Mom Without A Map

What’s in your In-box?

28 January, 2009 @ 3:02 pm
SV Moms Blog | 4 Comments

The other day I got an invite from a friend to attend a Girl Party .

You can check out what that meant by reading my post at Silicon Valley Mom’s Blog

Let’s just say that my new friends are a lot more risque than my old friends!  The post is entitled Not your average Mom’s Night Out.

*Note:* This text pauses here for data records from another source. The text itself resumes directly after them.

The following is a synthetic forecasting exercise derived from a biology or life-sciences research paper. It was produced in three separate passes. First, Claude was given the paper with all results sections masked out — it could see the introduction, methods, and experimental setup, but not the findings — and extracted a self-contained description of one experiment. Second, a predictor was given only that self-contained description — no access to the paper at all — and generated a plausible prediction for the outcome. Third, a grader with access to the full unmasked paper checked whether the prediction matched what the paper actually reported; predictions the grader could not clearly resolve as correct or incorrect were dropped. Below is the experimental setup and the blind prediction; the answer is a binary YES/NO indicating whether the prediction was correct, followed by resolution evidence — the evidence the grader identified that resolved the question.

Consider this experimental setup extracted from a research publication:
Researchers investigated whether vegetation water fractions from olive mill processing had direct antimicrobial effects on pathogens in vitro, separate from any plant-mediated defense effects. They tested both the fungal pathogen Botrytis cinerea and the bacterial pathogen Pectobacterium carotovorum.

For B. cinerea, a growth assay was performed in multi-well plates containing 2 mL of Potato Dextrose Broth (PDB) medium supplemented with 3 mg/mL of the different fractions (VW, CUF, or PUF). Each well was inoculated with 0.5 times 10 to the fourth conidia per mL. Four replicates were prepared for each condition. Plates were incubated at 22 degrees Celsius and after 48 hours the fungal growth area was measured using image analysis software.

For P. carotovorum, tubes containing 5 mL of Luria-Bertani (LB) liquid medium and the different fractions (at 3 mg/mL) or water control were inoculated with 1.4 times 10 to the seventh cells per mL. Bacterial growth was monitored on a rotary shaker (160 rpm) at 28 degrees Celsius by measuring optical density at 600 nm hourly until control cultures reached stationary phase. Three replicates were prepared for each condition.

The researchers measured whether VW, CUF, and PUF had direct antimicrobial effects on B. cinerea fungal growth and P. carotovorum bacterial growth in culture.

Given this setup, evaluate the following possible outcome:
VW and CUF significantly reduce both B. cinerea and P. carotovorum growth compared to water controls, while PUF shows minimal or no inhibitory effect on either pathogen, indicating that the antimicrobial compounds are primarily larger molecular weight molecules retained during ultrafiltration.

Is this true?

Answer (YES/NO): NO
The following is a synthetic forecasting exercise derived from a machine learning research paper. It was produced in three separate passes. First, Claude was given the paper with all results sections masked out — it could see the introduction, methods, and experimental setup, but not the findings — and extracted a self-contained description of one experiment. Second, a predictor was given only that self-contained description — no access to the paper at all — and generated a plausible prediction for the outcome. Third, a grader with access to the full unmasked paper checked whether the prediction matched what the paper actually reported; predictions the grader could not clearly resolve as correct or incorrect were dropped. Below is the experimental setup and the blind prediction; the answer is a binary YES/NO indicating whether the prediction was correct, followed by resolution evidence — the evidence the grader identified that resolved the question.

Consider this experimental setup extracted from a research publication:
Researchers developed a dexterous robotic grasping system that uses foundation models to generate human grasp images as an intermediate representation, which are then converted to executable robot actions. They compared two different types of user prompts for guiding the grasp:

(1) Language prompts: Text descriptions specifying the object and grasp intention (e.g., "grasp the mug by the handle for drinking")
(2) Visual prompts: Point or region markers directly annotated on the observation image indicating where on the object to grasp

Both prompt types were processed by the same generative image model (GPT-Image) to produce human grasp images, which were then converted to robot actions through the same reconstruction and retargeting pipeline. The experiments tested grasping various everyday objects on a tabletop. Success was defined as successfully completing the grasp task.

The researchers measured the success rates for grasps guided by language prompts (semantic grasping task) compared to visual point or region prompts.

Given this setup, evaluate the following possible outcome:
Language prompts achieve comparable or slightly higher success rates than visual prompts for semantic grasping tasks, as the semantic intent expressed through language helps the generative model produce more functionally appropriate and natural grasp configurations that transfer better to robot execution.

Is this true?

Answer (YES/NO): NO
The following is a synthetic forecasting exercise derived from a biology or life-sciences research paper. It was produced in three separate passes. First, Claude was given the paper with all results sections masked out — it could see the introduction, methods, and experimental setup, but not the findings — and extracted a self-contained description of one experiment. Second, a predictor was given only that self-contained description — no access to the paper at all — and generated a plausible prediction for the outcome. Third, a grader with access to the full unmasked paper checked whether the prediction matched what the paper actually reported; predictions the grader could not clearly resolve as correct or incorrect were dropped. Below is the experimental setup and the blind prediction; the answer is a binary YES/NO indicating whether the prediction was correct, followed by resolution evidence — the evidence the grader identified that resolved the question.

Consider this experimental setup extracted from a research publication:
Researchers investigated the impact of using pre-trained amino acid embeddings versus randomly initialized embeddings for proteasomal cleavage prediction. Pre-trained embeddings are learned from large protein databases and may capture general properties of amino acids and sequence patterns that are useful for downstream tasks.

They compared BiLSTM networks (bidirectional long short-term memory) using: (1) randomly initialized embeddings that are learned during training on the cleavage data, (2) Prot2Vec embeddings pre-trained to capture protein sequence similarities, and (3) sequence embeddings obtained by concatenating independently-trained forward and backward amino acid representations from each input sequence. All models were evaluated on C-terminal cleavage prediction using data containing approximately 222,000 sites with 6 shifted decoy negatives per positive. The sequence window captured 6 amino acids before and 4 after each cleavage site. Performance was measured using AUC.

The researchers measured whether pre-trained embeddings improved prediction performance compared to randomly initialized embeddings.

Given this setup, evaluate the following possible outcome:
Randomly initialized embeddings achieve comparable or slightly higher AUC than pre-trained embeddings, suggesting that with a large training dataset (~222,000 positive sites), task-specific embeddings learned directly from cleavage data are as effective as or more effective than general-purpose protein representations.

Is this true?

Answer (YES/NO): YES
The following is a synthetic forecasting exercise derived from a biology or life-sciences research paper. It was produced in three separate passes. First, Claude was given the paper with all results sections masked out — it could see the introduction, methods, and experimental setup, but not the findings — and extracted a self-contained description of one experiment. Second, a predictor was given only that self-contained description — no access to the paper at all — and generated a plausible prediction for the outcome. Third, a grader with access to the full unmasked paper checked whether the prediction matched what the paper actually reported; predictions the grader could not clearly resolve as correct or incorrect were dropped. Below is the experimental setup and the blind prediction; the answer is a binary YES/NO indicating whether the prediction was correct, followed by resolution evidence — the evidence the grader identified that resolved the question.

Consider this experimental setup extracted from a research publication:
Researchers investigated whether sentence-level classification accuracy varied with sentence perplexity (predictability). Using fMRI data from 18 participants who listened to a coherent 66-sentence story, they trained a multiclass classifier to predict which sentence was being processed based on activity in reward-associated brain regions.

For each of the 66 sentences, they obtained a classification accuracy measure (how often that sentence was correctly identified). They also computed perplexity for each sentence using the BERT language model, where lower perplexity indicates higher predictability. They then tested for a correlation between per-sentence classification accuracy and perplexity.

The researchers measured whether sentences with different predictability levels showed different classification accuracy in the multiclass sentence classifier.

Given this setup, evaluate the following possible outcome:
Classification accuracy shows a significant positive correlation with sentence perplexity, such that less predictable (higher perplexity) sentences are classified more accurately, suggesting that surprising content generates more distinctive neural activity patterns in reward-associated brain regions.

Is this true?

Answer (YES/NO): NO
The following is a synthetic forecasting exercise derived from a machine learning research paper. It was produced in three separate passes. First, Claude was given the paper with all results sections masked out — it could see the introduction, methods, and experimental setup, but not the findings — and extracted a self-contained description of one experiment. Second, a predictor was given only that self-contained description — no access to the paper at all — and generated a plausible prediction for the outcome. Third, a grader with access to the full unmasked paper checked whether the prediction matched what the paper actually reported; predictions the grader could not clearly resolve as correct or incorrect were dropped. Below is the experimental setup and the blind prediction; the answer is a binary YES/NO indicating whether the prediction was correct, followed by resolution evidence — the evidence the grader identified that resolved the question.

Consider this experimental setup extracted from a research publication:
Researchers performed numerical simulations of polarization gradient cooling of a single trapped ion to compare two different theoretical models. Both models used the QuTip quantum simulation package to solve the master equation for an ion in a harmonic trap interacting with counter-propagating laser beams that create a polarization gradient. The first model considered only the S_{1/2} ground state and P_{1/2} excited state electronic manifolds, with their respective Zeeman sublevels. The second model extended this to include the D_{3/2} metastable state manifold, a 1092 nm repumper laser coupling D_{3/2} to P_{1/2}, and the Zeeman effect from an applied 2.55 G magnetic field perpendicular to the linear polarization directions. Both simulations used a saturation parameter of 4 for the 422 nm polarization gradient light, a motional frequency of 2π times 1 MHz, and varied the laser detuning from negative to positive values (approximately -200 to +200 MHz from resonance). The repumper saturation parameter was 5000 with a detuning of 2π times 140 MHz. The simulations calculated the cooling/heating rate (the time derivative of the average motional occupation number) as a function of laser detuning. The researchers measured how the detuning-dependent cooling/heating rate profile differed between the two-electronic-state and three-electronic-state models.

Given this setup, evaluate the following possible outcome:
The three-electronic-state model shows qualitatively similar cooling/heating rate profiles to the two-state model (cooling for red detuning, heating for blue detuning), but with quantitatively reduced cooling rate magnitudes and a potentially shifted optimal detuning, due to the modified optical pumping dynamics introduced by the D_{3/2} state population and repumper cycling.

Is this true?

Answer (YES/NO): NO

This story started my blog.

25 January, 2009 @ 5:26 pm
Parenthood | 6 Comments

I have been wrestling with whether to keep writing my blog this month. Not because I don’t like it. I do. Unfortunately, I just can’t find the time. I am focusing on other goals, and can’t do it all. Blogging has taken a backseat for awhile… and most likely it will continue to be a sporadic love affair vs. my past daily love affair.

However, today on Baby Bunching, they asked about your best or worst breastfeeding experience. And it reminded me of the following story. This story I sent to my family shortly after Justin was born. I was struggling with the ins & outs of baby bunching… and my struggle ended up to be highly entertaining to all who surrounded me at the park (and my family who read it later). And from then on, I didn’t email my stories… I blogged them.

Here is the one that kicked it off in Dec of 2005 - Andrew was under 1.5, Justin was a month old:

I had decided we needed to try to get out of the house since Andrew was wired up. My girlfriend was coming over the next day to exchange Christmas gifts for our kids… and I still hadn’t managed to get her child a gift. So I loaded the boys up and off we went to Toys R Us.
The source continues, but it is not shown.